The Marketing of Youth Ministry:

What Actually Works?

To many, the word “marketing” when attached to ministry can feel a little misaligned or even inappropriate. Shouldn’t we stay humble and let God bring people to our ministry? Though those things are certainly true, it’s also important to be clear about who you are and what’s going on within the ministry so people know what to expect — and what’s unique about your ministry.

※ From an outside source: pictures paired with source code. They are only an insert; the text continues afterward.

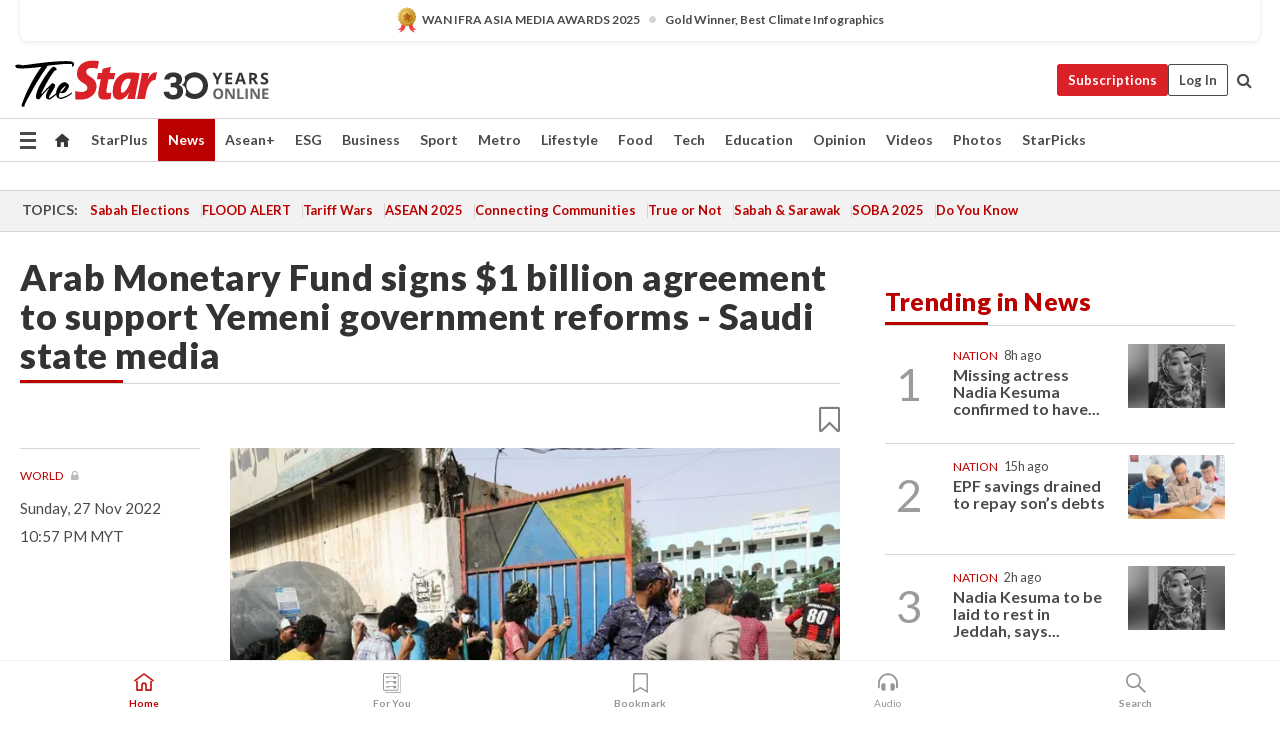

--- FILE ---
content_type: text/html; charset=utf-8
request_url: https://www.google.com/recaptcha/api2/aframe
body_size: 265
content:
<!DOCTYPE HTML><html><head><meta http-equiv="content-type" content="text/html; charset=UTF-8"></head><body><script nonce="iwsRnFctxsf6Ie_hQsQPnw">/** Anti-fraud and anti-abuse applications only. See google.com/recaptcha */ try{var clients={'sodar':'https://pagead2.googlesyndication.com/pagead/sodar?'};window.addEventListener("message",function(a){try{if(a.source===window.parent){var b=JSON.parse(a.data);var c=clients[b['id']];if(c){var d=document.createElement('img');d.src=c+b['params']+'&rc='+(localStorage.getItem("rc::a")?sessionStorage.getItem("rc::b"):"");window.document.body.appendChild(d);sessionStorage.setItem("rc::e",parseInt(sessionStorage.getItem("rc::e")||0)+1);localStorage.setItem("rc::h",'1768722606954');}}}catch(b){}});window.parent.postMessage("_grecaptcha_ready", "*");}catch(b){}</script></body></html>

--- FILE ---
content_type: application/javascript; charset=utf-8
request_url: https://fundingchoicesmessages.google.com/f/AGSKWxVBSw9enryqYl5E8OXp5LunPK1ll0f8bJ2Fmw7NrR80z33i0dS_JOXUsnAW_kKpyTW6dw1cO8qtzjIRsb8kWUVp1TJKZ1B31K1XPOYoiSqllf3yg3GLRSbogEqQDBMKUIHM2v2NyU7pEQye4D4Myb5P61p3999eSNzLCJ2EBvUZftkYmpm1T0eRHDqc/__468_80_/imlive5./bannerpump./initlayeredwelcomead-/smartadserver.
body_size: -1290
content:
window['7a2de4a2-c8a3-4963-9796-a3d6c641f777'] = true;

--- FILE ---
content_type: application/javascript
request_url: https://a.cdp.asia/event?ec=pageview&ea=view&en=&ev=0&items=%5B%7B%22id%22%3A%22959269%22%2C%22type%22%3A%22article%22%2C%22name%22%3A%22%22%7D%5D&dims=%7B%22users%22%3A%7B%22origin_source%22%3A%22The%20Star%20Online%22%7D%7D&portal_id=564891087&prop_id=564997745&cvar=%7B%22page_type%22%3A%22article%22%2C%22page_cate%22%3A%22article%22%2C%22category%22%3A%22News%2FWorld%22%2C%22page_path%22%3A%22%2Fnews%2Fworld%2F2022%2F11%2F27%2Farab-monetary-fund-signs-1-billion-agreement-to-support-yemeni-government-reforms---saudi-state-media%22%2C%22identify_event%22%3A%22view_page%22%2C%22identify_time%22%3A%222026-01-18%2007%3A50%3A00%22%2C%22subscription_status%22%3A%22Inactive%22%2C%22content_visibility%22%3A%22Partial%22%2C%22prop_id%22%3A%22564997745%22%2C%22visitor_type%22%3A%22new%22%2C%22is_webview%22%3Afalse%2C%22location_url%22%3A%22https%3A%2F%2Fwww.thestar.com.my%2Fnews%2Fworld%2F2022%2F11%2F27%2Farab-monetary-fund-signs-1-billion-agreement-to-support-yemeni-government-reforms---saudi-state-media%22%2C%22ss_time%22%3A0%2C%22page_view_order%22%3A1%2C%22page_title%22%3A%22Arab%20Monetary%20Fund%20signs%20%241%20billion%20agreement%20to%20support%20Yemeni%20government%20reforms%20-%20Saudi%20state%20media%20%7C%20The%20Star%22%7D&context=%7B%22lang%22%3A%22en%22%7D&gt_ms=788
body_size: 870
content:
_event_callback_data({"ver":"20251125","session_id":"7674312467893049","au_id":"194491997","type":"event","client_id":"194491997.1768722603","dgs":"","node":"vn02","au_gt":"1768722603247","pv_id":"1768722603247-194491997","n_client_id":1,"n_user":1,"ea":"view","aid":"","ec":"pageview","an_session":"zkzlzkznzgzizhznzlzkzrzqzgzjznzqzdzizqznznzqzizqzqzkzdzizkzlzrzkzhzhzlzjzgzdzizdzizkzlzrzkzhzhzlzjzgzdzizkzlzrzkzhzhzlzjzgzdzizdzezizdzjzd2g2azdzgzdzmzmzgzqzjzdzd"});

The same applies to youth ministry. While spending loads of money on extravagant events or flashy marketing might not be the best practice, utilizing the tools you have at your disposal in a responsible and savvy way can be a great asset. There are a few strategies to keep in mind when getting the word out about your youth ministry:

  • Plan ahead. More lead time for an event, lesson series, Bible study, etc. means less stress for your staff and volunteers, and it also means you have plenty of time to make it known to the community. It also communicates professionalism and a sense of certainty to parents and youth so they know if an event is mentioned or something is posted online, it’s they can plan on it actually happening. A good rule of thumb is to plan a year ahead. Consider the past year and what events or significant happenings you’d like to do again or replicate with a slight update for the coming year. Once the basics of the calendar is mapped out, considering church calendar and seasonal alignment, you can work backward and determine how best to communicate about it to the community.
  • Ask students to help. Who knows students better than students? The youth in your group know what kinds of channels they use for communication, what kind of events or studies they’d be most interested in, even what content they’d respond best to. Get them involved! Not only does it give them a sense of ownership over the ministry and empower them to own their faith in a new way, it helps leadership be more effective in reaching more students. Youth can make their own videos to promote events, come up with ideas for service projects and provide valuable insight adults simply can’t. Often, rather than trying too hard to be “relevant” and missing the mark or coming off as inauthentic, simply asking the youth you’re trying to reach is the way to be successful.
  • Streamline communications. Parents and youth don’t need seven different channels of communication from the youth group or ministry they’re a part of. An e-newsletter, a Facebook page, an Instagram account, a text blast, blog posts — it’s easy to get bogged down thinking we need to have content on all the available platforms. Along with input from parents and youth, streamline the methods of communication your ministry uses. By doing so you can better ensure the details and content communicated are aligned across the board and make sure your audience is not confused about where to get the most up-to-date information.
  • Be consistent. Once you decide which channels you want to use for communications and marketing, be sure you are consistent in keeping them up to date. It’s important that your community knows information posted or sent is still relevant and accurate when they visit a source like a website or Facebook page. If content has not been updated in a few weeks or months, it can invalidate the available information in the reader’s mind, assuming the site or channel has been abandoned and something may have changed since then. Being consistent also prompts greater engagement and excitement about the ministry, which leads to more consistent involvement from youth and parents and can prompt growth.

By keeping these marketing tactics in mind, your youth ministry can be much more effective in reaching the next generation for Jesus.